Görev Listesi:
• 1. Belge bölümüne göre Platini Avrupa'da kaç kez yılın futbolcusu seçilmiştir?
• 2. Belge bölümündeki "Sorun: bizim uluslararası futbol alanında" sözleriyle başlayan paragrafı, temel bilgilerini koruyarak madde listesi hâlinde yeniden yazın.
• 3. Belge bölümünde "Şimdi gelelim Zidane" ile "isimlere sahip olamamamızdır." arasındaki kısmı, her ikisi de dahil olmak üzere, "yılın futbolcusu" yerine "yılın oyuncusu" yazarak düzenleyin.

Belge Bölümü:
.....
FutbolGündem

Biz 2016’nın olabilme ihtimalini sevdik

Bali Balayı Turları

Bir tarafta: Platini, Zidane
Diğer tarafta:Şeniz Erzik, Mahmut Özgener.

Başbakan Tayyip Erdoğan ile de Sarkozy eşleşmesi söz konusu…
Hadi işin siyasi boyutunu bir tarafa bırakalım ki sonucu etkileyen en önemli faktör bu olmasına rağmen, gene de biz spor insanlarının eşleşmesine bakalım…
Sayın Erzik spor bürokrasisinden gelen bir insan,
Sayın Özgener ise spor kulübü başkanlığı yapıp dış destek ile Federasyon başkanı seçilmiş bir kişi.
Futbol ile ilişkilerine baktığımızda her iki insanımız da ulusal ve uluslar arası arenada sporcu veya antrenör olarak herhangi ciddi bir geçmişleri olmadığını görüyoruz.
Şimdi gelelim Zidane ve Platini’ye…
Platini Avrupa ve Dünya Futbolunun gelmiş geçmiş en önemli isimlerinden; hem oynadığı kulüplerin kalitesi ile hem de Avrupa’da üç kez yılın futbolcusu seçilmesiyle.
Zidane için sadece Dünya Kupasını kazandırması yeter de artar bile…
Zaten bu eşleşme kafadan durumu 2-0 mağlup hale getiriyor.
Bence kimsenin Platini’ye kızmaya hakkı yok ki aynı durumda Sayın Erzik olsaydı aynı şeyi yapardı…

Sorun: bizim uluslararası futbol alanında kuvvetli isimlere sahip olamamamızdır.
Ne oynanan veya çalıştırılan kulüp kalitesiyle,
Ne de elde edilen başarıların büyüklüğü ile…
Bir tek Galatasaray’ın ve Dünya üçüncüsü Ulusal Takımın arkasına saklanarak bir ömür geçmez.
Doğru olan başarılardaki süreklilik ile beraber Avrupa Futbol Alanında aktif olarak görev almaktır. ‘Futbolcu’ olarak, ‘teknik adam’ olarak…
Aksi taktir de işimiz Godo’yu beklemeye döner.
.....
Kayıtlı Bilgiler:
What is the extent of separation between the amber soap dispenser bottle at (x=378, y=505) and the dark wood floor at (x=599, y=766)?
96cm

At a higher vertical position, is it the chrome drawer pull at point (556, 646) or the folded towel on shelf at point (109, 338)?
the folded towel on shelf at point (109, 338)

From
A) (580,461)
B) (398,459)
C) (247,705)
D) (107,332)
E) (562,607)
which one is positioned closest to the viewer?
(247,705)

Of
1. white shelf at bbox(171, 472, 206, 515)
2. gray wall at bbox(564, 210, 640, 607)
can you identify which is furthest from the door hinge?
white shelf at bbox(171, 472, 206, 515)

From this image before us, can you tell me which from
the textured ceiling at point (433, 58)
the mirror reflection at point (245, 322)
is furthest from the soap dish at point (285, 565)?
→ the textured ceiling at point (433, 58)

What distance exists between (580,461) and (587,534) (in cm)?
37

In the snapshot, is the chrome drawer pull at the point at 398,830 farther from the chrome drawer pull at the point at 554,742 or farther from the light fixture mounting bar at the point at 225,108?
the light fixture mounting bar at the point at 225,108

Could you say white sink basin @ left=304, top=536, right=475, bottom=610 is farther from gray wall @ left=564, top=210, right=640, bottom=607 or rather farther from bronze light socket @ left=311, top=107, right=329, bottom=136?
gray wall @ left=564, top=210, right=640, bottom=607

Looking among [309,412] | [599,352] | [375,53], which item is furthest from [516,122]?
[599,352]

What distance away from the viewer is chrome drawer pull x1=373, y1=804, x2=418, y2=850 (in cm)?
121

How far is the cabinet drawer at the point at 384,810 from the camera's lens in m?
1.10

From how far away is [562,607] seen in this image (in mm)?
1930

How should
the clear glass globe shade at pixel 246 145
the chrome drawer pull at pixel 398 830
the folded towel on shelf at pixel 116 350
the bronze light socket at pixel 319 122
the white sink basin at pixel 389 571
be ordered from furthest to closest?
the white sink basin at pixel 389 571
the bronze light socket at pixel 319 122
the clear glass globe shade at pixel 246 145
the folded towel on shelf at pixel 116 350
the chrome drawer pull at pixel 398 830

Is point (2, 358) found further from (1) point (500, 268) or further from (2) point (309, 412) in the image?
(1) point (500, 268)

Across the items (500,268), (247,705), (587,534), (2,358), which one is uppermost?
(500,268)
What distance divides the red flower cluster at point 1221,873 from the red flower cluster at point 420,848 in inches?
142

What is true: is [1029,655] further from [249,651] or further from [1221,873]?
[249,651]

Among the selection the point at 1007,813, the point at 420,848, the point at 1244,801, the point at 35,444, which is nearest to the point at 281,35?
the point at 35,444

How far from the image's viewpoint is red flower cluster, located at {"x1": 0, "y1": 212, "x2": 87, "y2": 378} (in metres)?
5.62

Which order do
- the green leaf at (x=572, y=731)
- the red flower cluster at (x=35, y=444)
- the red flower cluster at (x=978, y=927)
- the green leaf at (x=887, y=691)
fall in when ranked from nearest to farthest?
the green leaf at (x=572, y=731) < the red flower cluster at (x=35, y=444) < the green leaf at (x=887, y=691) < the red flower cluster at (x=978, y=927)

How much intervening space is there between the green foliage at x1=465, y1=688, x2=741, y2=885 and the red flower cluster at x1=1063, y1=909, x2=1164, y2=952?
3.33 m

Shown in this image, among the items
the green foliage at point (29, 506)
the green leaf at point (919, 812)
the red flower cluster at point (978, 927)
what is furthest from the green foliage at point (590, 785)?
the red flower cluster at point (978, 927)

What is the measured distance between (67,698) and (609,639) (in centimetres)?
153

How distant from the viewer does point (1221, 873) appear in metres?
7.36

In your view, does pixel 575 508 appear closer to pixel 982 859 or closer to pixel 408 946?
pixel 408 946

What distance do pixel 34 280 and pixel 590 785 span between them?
.....
Madde Yanıtları:
• 1. Üç kez.

• 2.
- Sorun, uluslararası futbol alanında kuvvetli isimlere sahip olamamamızdır. Bu isimler ne oynanan veya çalıştırılan kulüplerin kalitesiyle ne de elde edilen başarıların büyüklüğüyle öne çıkmaktadır.
- Yalnızca Galatasaray'ın ve Dünya üçüncüsü Ulusal Takım'ın arkasına saklanarak bir ömür geçmez.
- Doğru olan, başarılarda süreklilik sağlamak ve Avrupa futbol alanında futbolcu ile teknik adam olarak aktif görev almaktır.
- Aksi takdirde işimiz Godo'yu beklemeye döner.

• 3.
Şimdi gelelim Zidane ve Platini’ye…
Platini Avrupa ve Dünya Futbolunun gelmiş geçmiş en önemli isimlerinden; hem oynadığı kulüplerin kalitesi ile hem de Avrupa’da üç kez yılın oyuncusu seçilmesiyle.
Zidane için sadece Dünya Kupasını kazandırması yeter de artar bile…
Zaten bu eşleşme kafadan durumu 2-0 mağlup hale getiriyor.
Bence kimsenin Platini’ye kızmaya hakkı yok ki aynı durumda Sayın Erzik olsaydı aynı şeyi yapardı…

Sorun: bizim uluslararası futbol alanında kuvvetli isimlere sahip olamamamızdır.